20 menit kemudian...
Mobilnya Sebastian sudah terlihat dari kejauhan hingga masuk kehalaman rumahnya,di pintu utama rumahnya sudah ada Ayah,Ibu,dan Stella yang sedari tadi sedang menunggu kedatangan pengantin baru tersebut.
Jadi saat salah satu pengawal melapor kalau Tuan Muda mereka sudah sampai,mereka semuapun langsung bersiap-siap dipintu utama.Bahkan senyum senang dan juga bahagia terus saja terpancar diwajah mereka,kecuali Ayah yang ekspresi bahagianya tidak begitu terlihat,ia hanya tersenyum kecil saja.

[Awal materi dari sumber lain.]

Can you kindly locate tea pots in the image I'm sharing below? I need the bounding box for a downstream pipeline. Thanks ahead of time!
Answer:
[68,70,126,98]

Tapi nyatanya Ayah memang merasa sangat bahagia seperti istri dan putrinya,hanya saja ekspresinya memang begitu adanya,untung saja ia tidak seperti putranya itu
Setelah mobil tersebut sudah berhenti tidak jauh dihadapan mereka,terlihat Sebastian yang duluan keluar dari dalam mobil tersebut,lalu disusul dengan Jennifer.
Sedangkan Billy,ia langsung membawa mobil Tuan mudanya pergi dari sana,untuk melaksanakan tugas dari Tuan mudanya tadi.

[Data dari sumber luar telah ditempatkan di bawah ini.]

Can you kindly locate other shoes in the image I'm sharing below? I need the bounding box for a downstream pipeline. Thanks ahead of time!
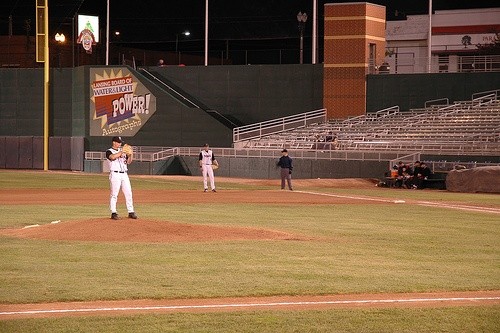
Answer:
[129,212,137,219]
[424,176,427,180]
[204,189,208,192]
[212,189,216,192]
[111,213,119,220]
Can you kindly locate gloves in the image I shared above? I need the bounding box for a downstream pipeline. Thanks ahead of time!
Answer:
[289,170,291,174]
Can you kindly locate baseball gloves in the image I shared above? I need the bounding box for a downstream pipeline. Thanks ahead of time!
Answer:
[122,144,133,156]
[212,164,218,169]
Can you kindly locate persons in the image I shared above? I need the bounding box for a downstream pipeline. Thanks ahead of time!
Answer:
[279,149,293,190]
[199,143,217,192]
[106,136,137,219]
[315,132,335,142]
[391,161,431,190]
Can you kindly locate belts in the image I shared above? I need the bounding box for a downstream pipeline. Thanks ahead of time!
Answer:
[114,171,124,173]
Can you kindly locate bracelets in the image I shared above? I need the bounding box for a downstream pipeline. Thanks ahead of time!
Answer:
[200,166,202,167]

'Kenapa mereka berlebihan sekali...' batin Sebastian dengan wajah malasnya,sambil terus melangkah kearah keluarganya.
Sedangkan Jennifer,ia masih saja menampilkan wajah kesalnya sambil terus melangkah dengan mengikuti langkah suaminya,tanpa menyadari tatapan bahagia yang berubah menjadi tatapan bingungnya beberapa pasang mata tersebut.
Beberapa detik kemudian...
__ADS_1
"Auchk...Kenapa kamu malah berhenti,hm?" terdengar pekikan sakitnya Jennifer dengan nada kesalnya,sambil mengelus-elus keningnya yang terasa ngilu karena tertabrak punggung keras suaminya barusan,ia bahkan bertanya dengan wajah kesalnya.
"Apa menurutmu,aku harus berjalan terus,hm?" tanya Sebastian balik,dengan nada dan wajah malasnya,sambil menunjuk keluarganya melalui ekor matanya.